然而,生态环境质量改善并不等同于环境法实效。在法的一般理论上,通常认为法的实效属于实践范畴,即法的目的,指法律被实际实施和遵守。不过,法的实践显然有着两种“目的”:一是以实践本身为目的;二是通过实践所欲达到的目的。拉德布鲁赫大力赞扬耶林的“目的法学”,但他和耶林之间有着重要差别。在耶林看来,目的是法律创造者的目的,人们为一定的目的而创造法律;而拉德布鲁赫要在二元论、相对主义方法论之上搭起自然法与实证主义法学之间的桥梁。一方面,“法律是有意识服务于正义的现实”,正义这种目的必须是法律本身内含的,法律作为意义存在的现实只能通过价值来理解,从而也就最大限度地消除了自然法与实证主义法学之间的对峙。另一方面,拉德布鲁赫将存在、价值、意义和本质并称为四种形式的现实,对应于自然、理想、创造和信仰。正义的理念或价值、目的又只能外在于法律。唯有正义和法律的关系,才能被认为是法律概念所内含的东西,因为法律的一般概念是通过推导得出的,而推导正是通过关系的推导。于是,在拉德布鲁赫这里,法的实践既以本身为目的,又以正义的理念为目的。劳伦斯·M·弗里德曼区分目的与目标,认为目的即立法者的主观用意,而目标则是立法阐明的客观性的“影响”。法的目标分为直接目标和间接目标。直接目标是命令或许可的确切行为;潜在的目的是间接目标。他举出美国在越南战争时期国会立法禁止烧毁征兵证的例子,其间接目标就是抑制反战运动。而禁止烧毁征兵证不一定能够达到抑制反战的目标[2]。所以,可以认为,环境法的实效——实施和遵守环境法律也就是环境法的直接目标或内在目的,生态环境质量改善则是直接目标或外在目的。前者是环境法的实践本身能够达到的目的,后者的实现还取决于实践之外的因素。

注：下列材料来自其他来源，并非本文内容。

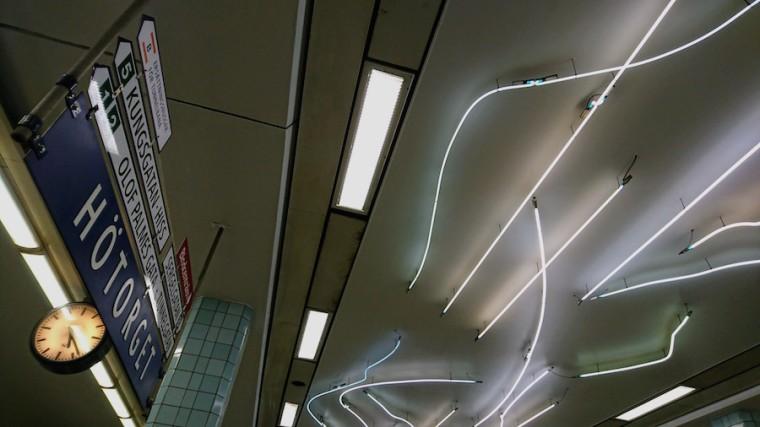 Luces de neón en el techo de la estación de metro Hötorget, en Estocolmo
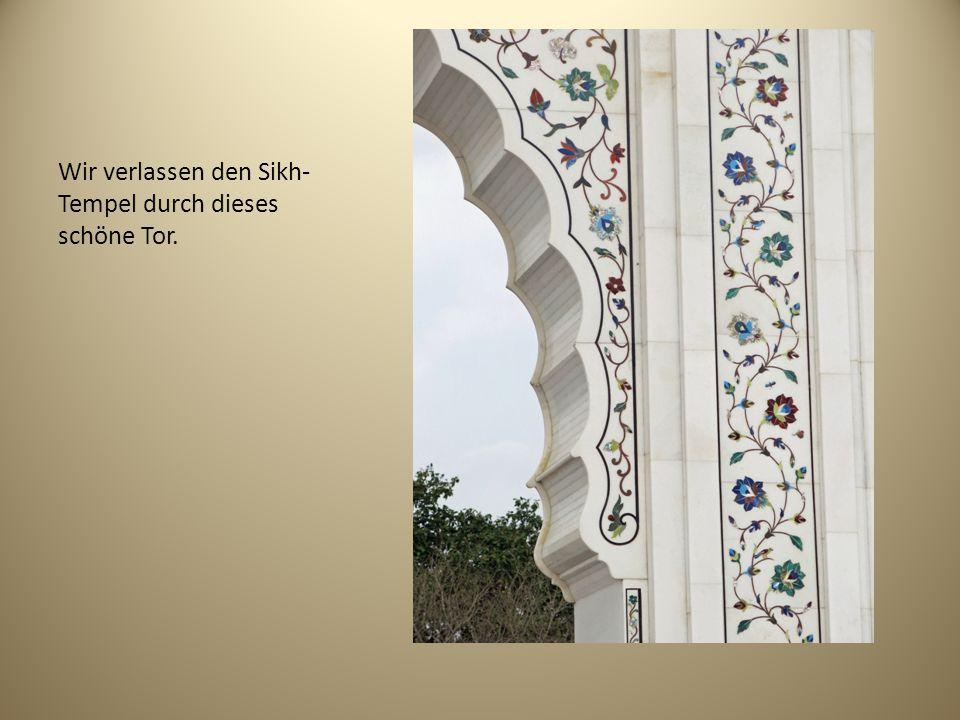 Wir verlassen den Sikh-Tempel durch dieses schöne Tor.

而生态环境质量改善之所以不等同于环境法实效,通过环境法的实践本身不一定能够实现生态环境质量的改善,正是源于环境法风险治理的特点。在环境风险命题面前,具有强烈科技依赖性的环境法,事实上只能声明:“生态环境质量改善‘可能’是环境法的作用”。一定程度上也正因为这点,生态环境质量目标导向的“结果控制”型环境治理模式,必须是目标考核与责任主体的具体措施选择自主权的结合,当考核压力足够大并且考核机制运转流畅有效时,正是自主选择权保证了生态环境质量效果的改善。但是,自主选择权也有时导致地方政府违背环境法治,出现“运动式执法”“一刀切”等简单粗暴滥用权力损害企业与公民合法权益的现象。比如,2018 年中央生态环境保护督察组在山西核查时发现,太原市迎泽区在大气污染防治中,燃煤一律禁止进社区[3]。2019 年8 月,中央生态环境保护督察组通报,山东临沂市兰山区强制要求辖区内餐饮企业、板材企业、货运停车场停产停业[4]。地方政府违背环境法治的现象,有着主观方面的原因,如平时懈怠治理,考核时急功近利;也有着客观的原因,如受资源的限制[5]。而无论出于何种原因,违背环境法治的行为必然得不到民众的支持。所以,生态环境质量的持续改善成为问题。不过,基于环境法的风险法属性,地方政府严格“依法依规”却又不一定能够达到生态环境质量改善的目的。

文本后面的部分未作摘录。